> **WORK REQUIRED**: The answer must reproduce exactly the lines from the one with "a graphic that says Due to Inclement Weather" through the end of the material, and it must contain no pictures.

> **DATA SHOWN**:
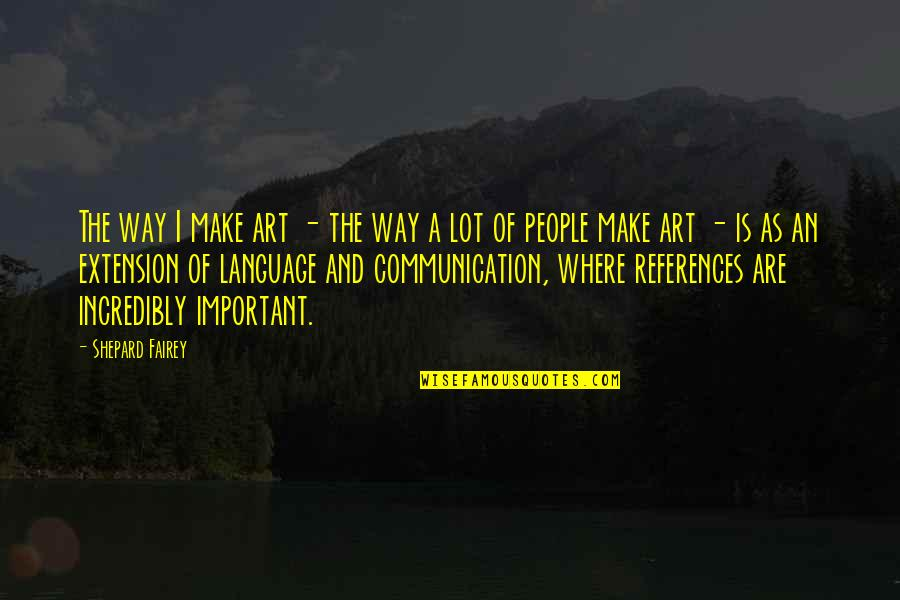 Communication And Language Quotes By Shepard Fairey: The way I make art - the way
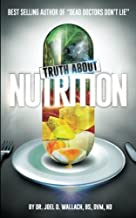 Best the truth about nutrition dr wallach Reviews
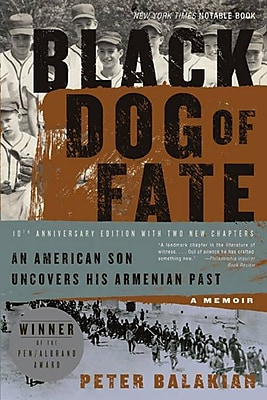 Black Dog of Fate: A Memoir Peter Balakian Paperback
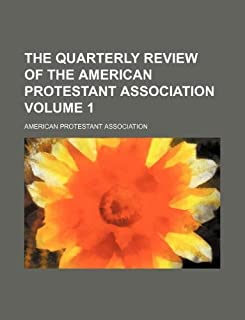 The Quarterly Review of the American Protestant Association Volume 1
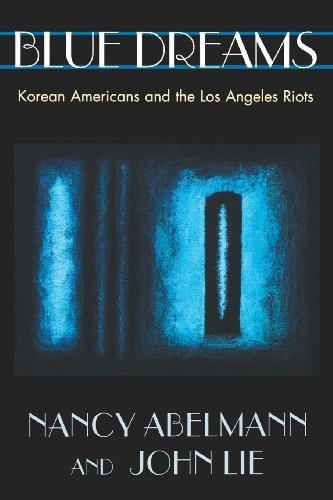 9780674077058: Blue Dreams: Korean Americans and the Los Angeles Riots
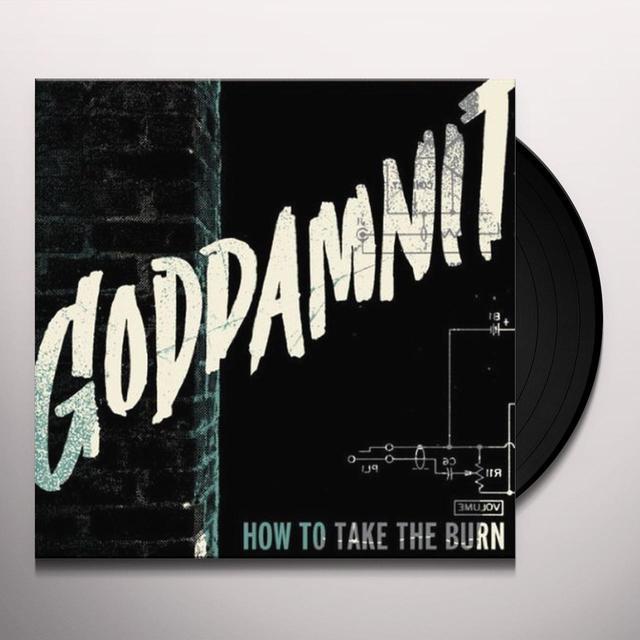 Goddamnit HOW TO TAKE THE BURN Vinyl Record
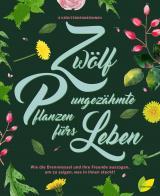 Cover-Bild Zwölf ungezähmte Pflanzen fürs Leben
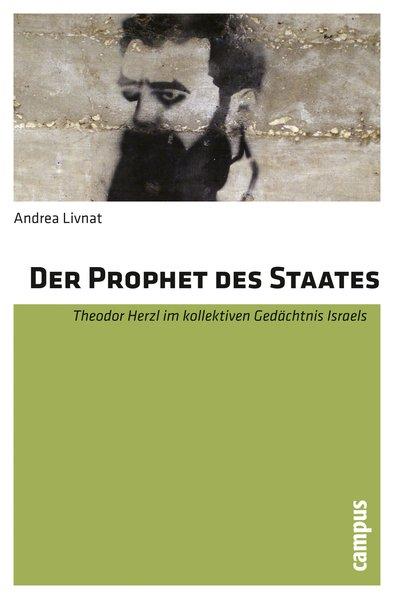 Der Prophet des Staates als Buch von Andrea Livnat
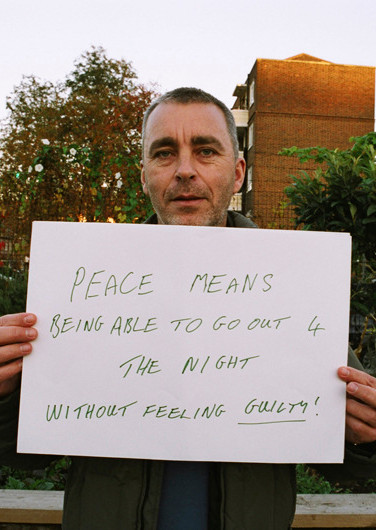 Peace means being able to go out 4 the night without feeling Guilty.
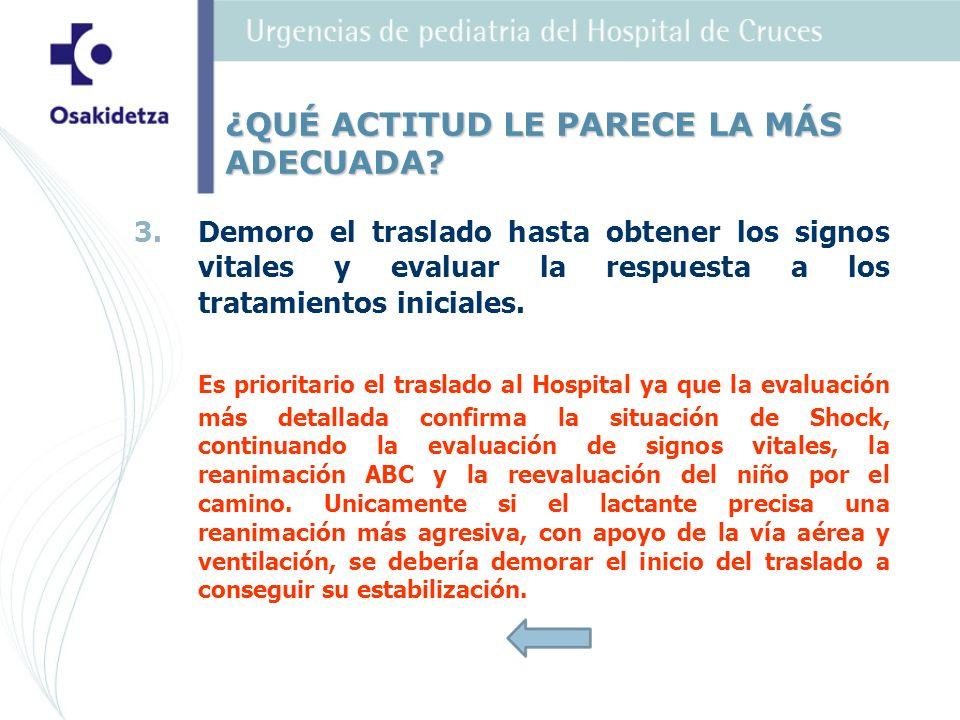 3. 3.Demoro el traslado hasta obtener los signos vitales y evaluar la respuesta a los tratamientos iniciales. Es prioritario el traslado al Hospital y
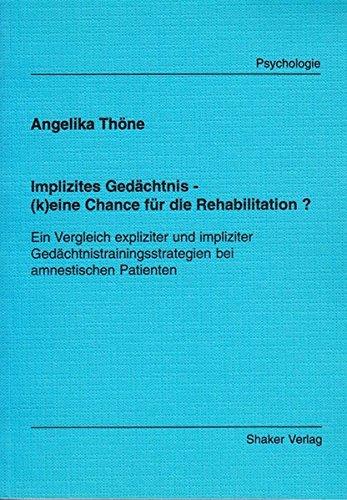 Implizites Gedächtnis - (k)eine Chance für die Rehabilitation?: Ein Vergleich expliziter und ...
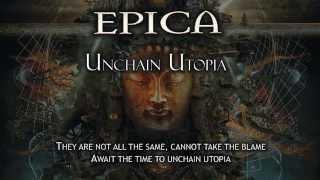 Epica - Unchain Utopia (With Lyrics)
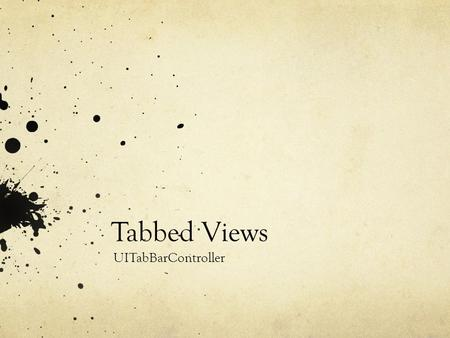 Tabbed Views UITabBarController. Controller Architecture UITabBarController Controls the first view that the user sees The view controller class (and.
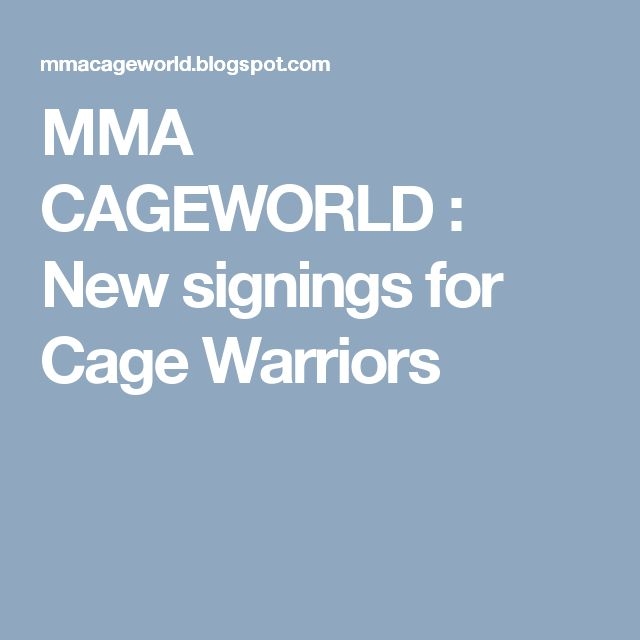 MMA CAGEWORLD : New signings for Cage Warriors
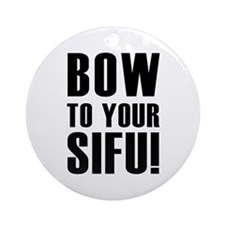 BOW TO YOUR SIFU! Ornament (Round)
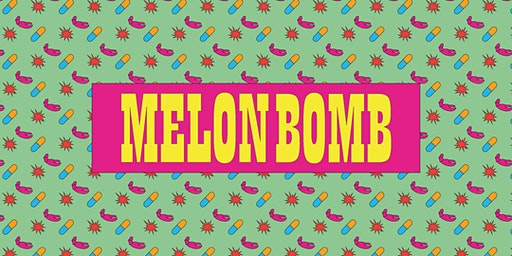 Melon Bomb: The Opening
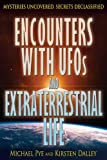img - for Encounters With UFOs and Extraterrestrial Life (Mysteries Uncovered, Secrets Declassified) book / textbook / text book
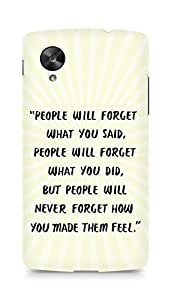 AMEZ people will forget what you said did Back Cover For LG Nexus 5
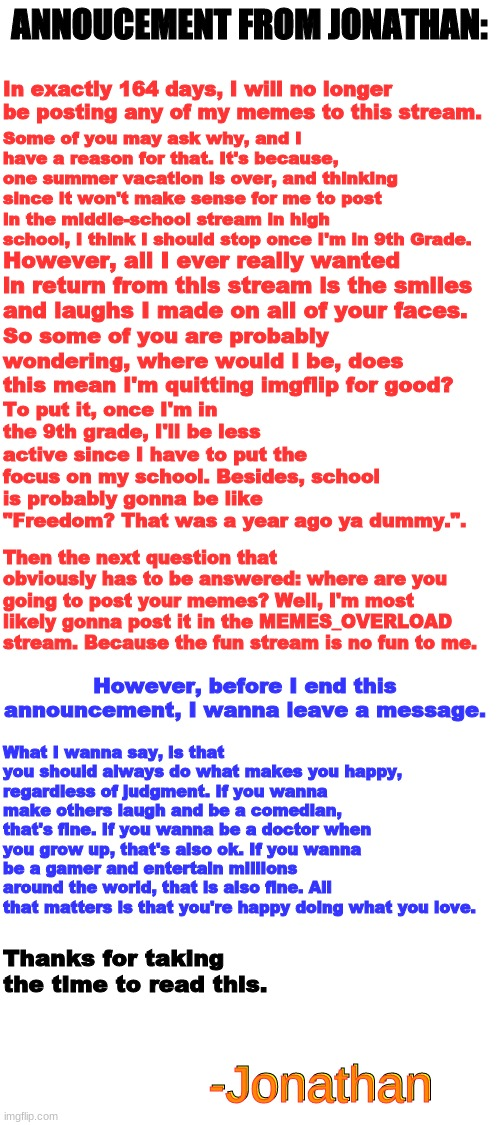 "Big Annoucement |  ANNOUCEMENT FROM JONATHAN:; In exactly 164 days, I will no longer be posting any of my memes to this stream. Some of you may ask why, and I have a reason for that. It's because, one summer vacation is over, and thinking since it won't make sense for me to post in the middle-school stream in high school, I think I should stop once I'm in 9th Grade. However, all I ever really wanted in return from this stream is the smiles and laughs I made on all of your faces. So some of you are probably wondering, where would I be, does this mean I'm quitting imgflip for good? To put it, once I'm in the 9th grade, I'll be less active since I have to put the focus on my school. Besides, school is probably gonna be like ""Freedom? That was a year ago ya dummy."". Then the next question that obviously has to be answered: where are you going to post your memes? Well, I'm most likely gonna post it in the MEMES_OVERLOAD stream. Because the fun stream is no fun to me. However, before I end this announcement, I wanna leave a message. What I wanna say, is that you should always do what makes you happy, regardless of judgment. If you wanna make others laugh and be a comedian, that's fine. If you wanna be a doctor when you grow up, that's also ok. If you wanna be a gamer and entertain millions around the world, that is also fine. All that matters is that you're happy doing what you love. Thanks for taking the time to read this. -Jonathan; -Jonathan 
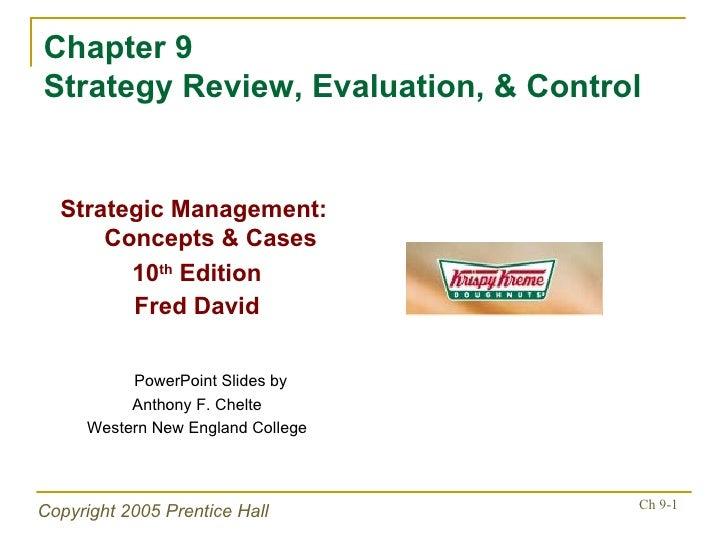 Chapter 9 Strategy Review, Evaluation, & Control <ul><li>Strategic Management:  Concepts & Cases </li></ul><ul><li>10 th  ...
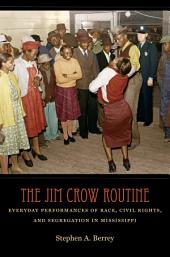 The Jim Crow Routine: Everyday Performances of Race, Civil Rights, and Segregation in Mississippi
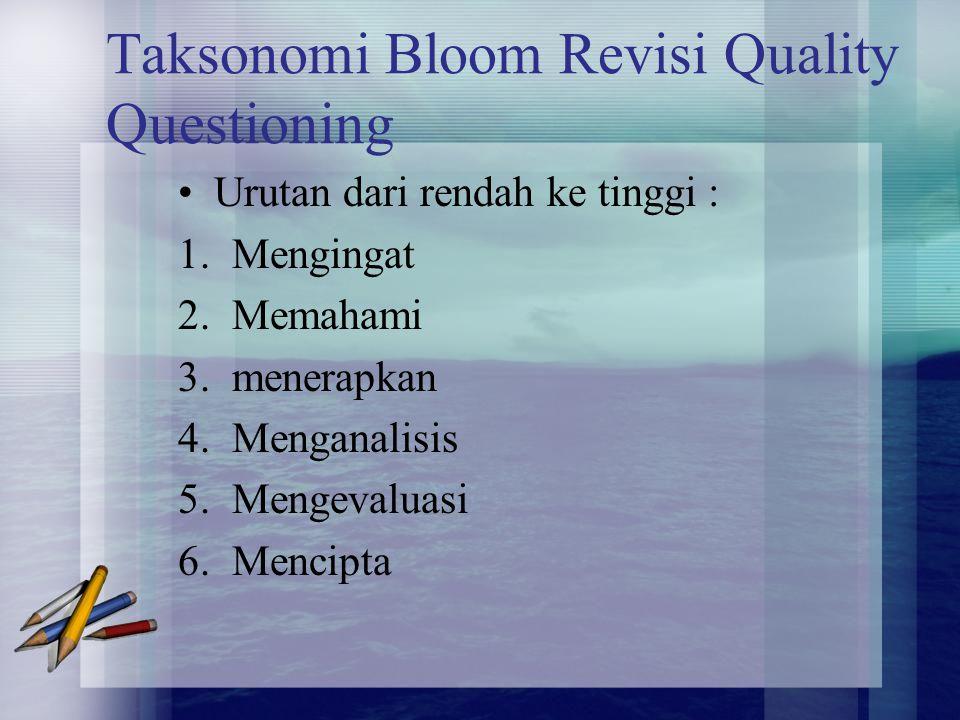 Taksonomi Bloom Revisi Quality Questioning Urutan dari rendah ke tinggi : 1.Mengingat 2.Memahami 3.menerapkan 4.Menganalisis 5.Mengevaluasi 6.Mencipta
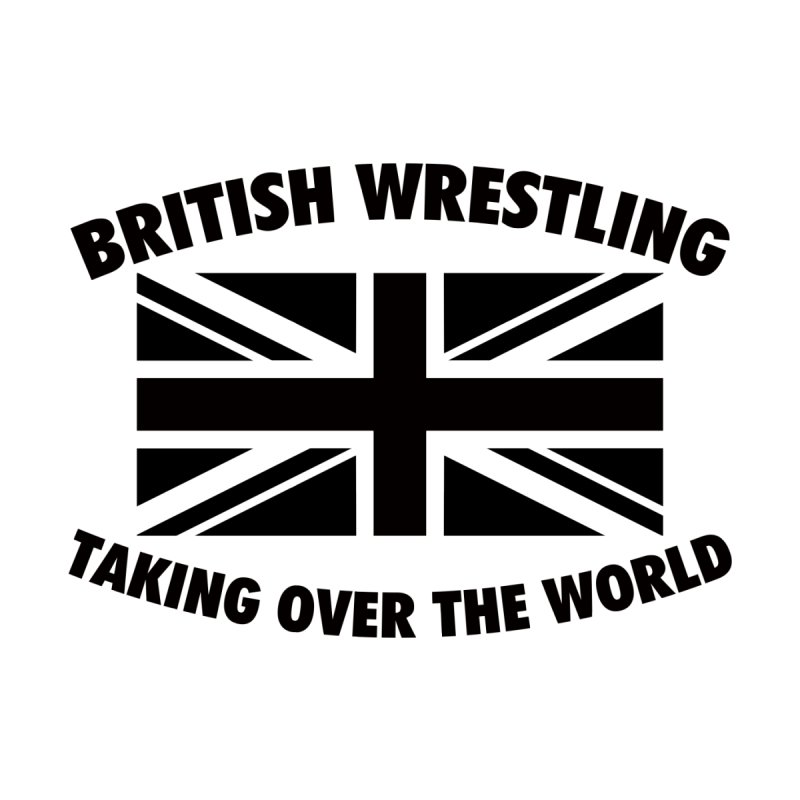 British Wrestling, Taking Over The World None  by Judders Designs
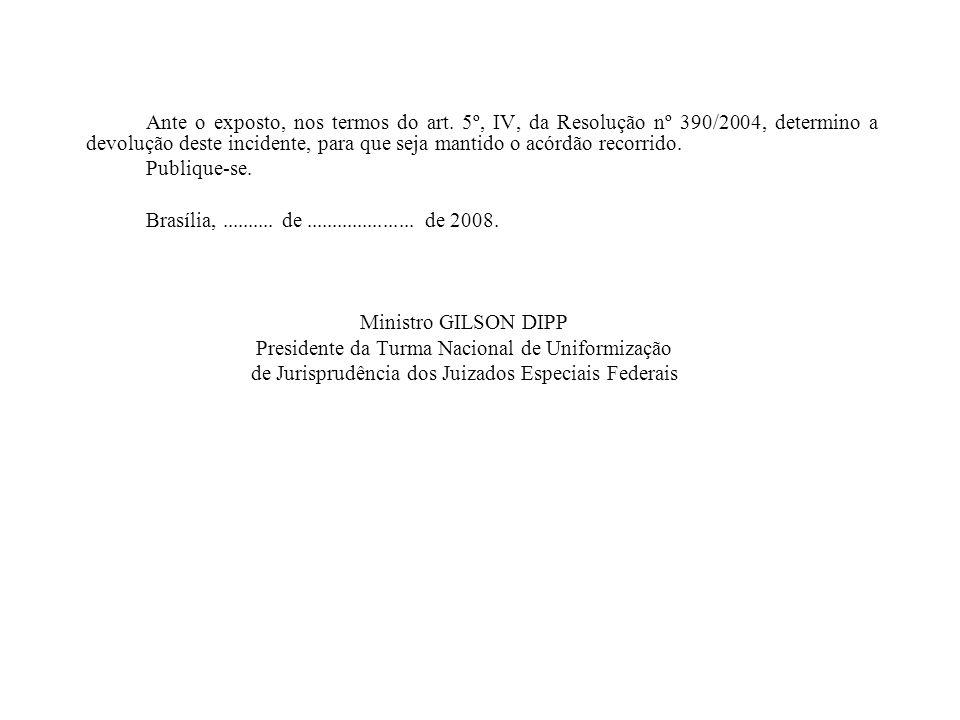 Ante o exposto, nos termos do art. 5º, IV, da Resolução nº 390/2004, determino a devolução deste incidente, para que seja mantido o acórdão recorrido.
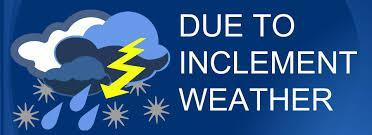 a graphic that says Due to Inclement Weather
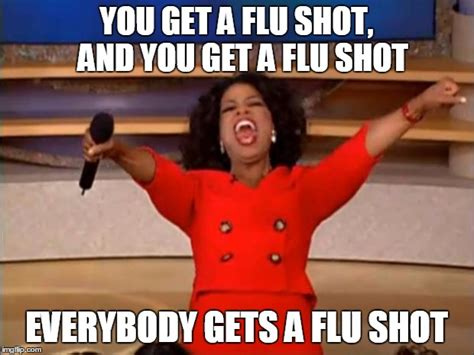 Flu Shot Meme - oprah you get a meme imgflip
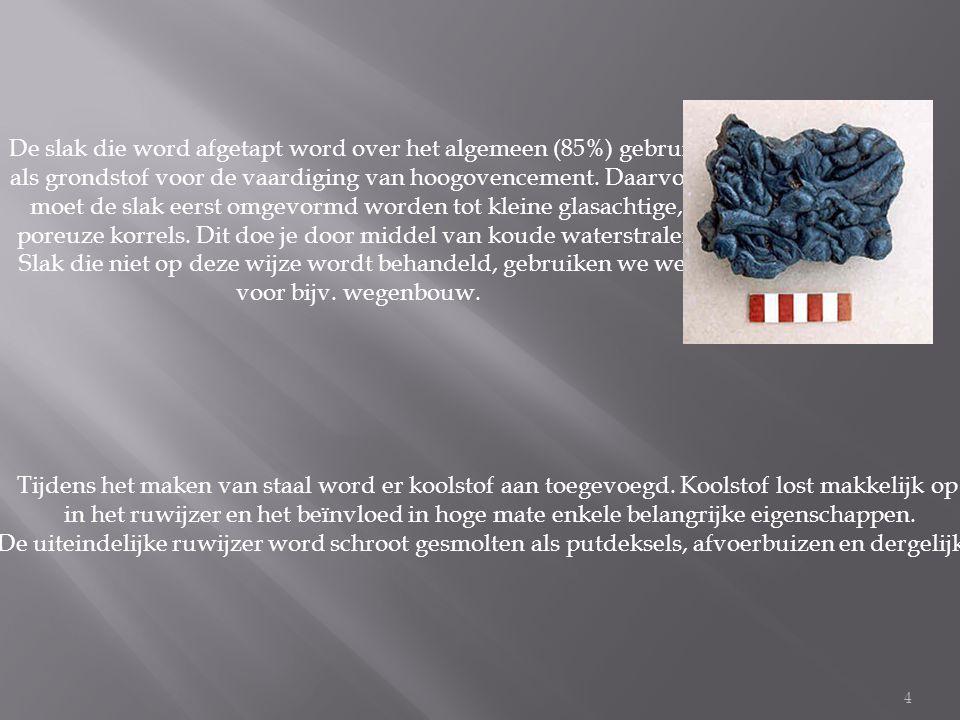 4 De slak die word afgetapt word over het algemeen (85%) gebruikt als grondstof voor de vaardiging van hoogovencement.
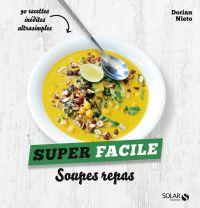 Soupes - super facile | Nieto, Dorian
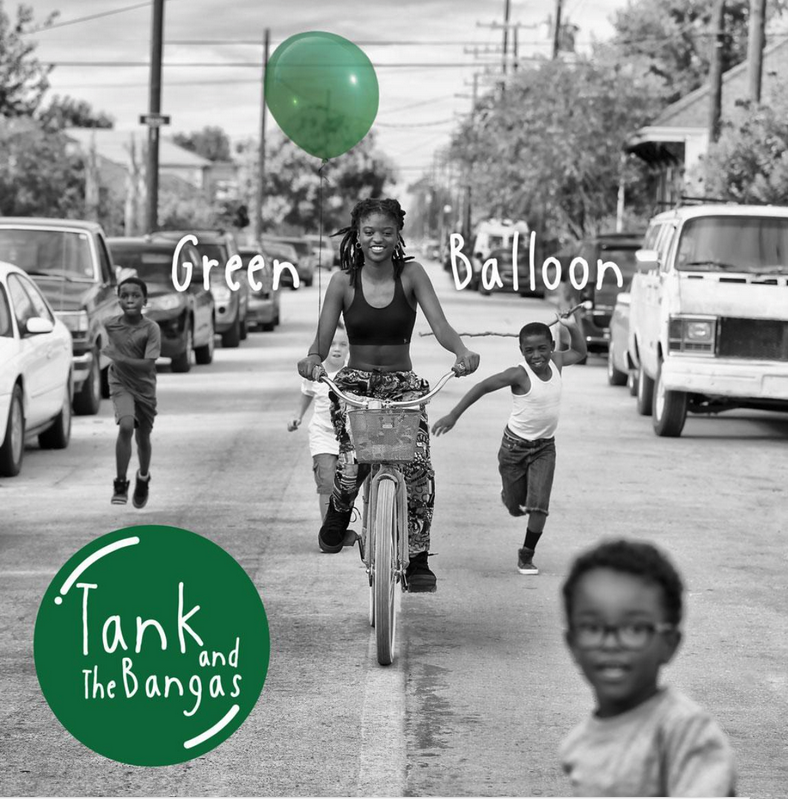 Tank and The Bangas - Green Balloon - New 2 Lp 2019 Verve Pressing - Soul / Hip Hop
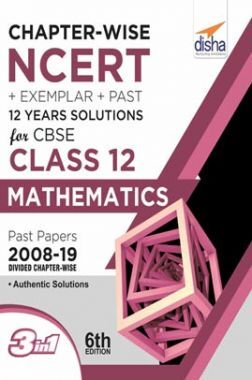 Chapterwise NCERT + Exemplar + Past 12 Years Solutions For CBSE Class 12 Mathematics 6th Edition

> **RESULT OF THIS EXERCISE**:
 a graphic that says Due to Inclement Weather
 Flu Shot Meme - oprah you get a meme imgflip
 4 De slak die word afgetapt word over het algemeen (85%) gebruikt als grondstof voor de vaardiging van hoogovencement.
 Soupes - super facile | Nieto, Dorian
 Tank and The Bangas - Green Balloon - New 2 Lp 2019 Verve Pressing - Soul / Hip Hop
 Chapterwise NCERT + Exemplar + Past 12 Years Solutions For CBSE Class 12 Mathematics 6th Edition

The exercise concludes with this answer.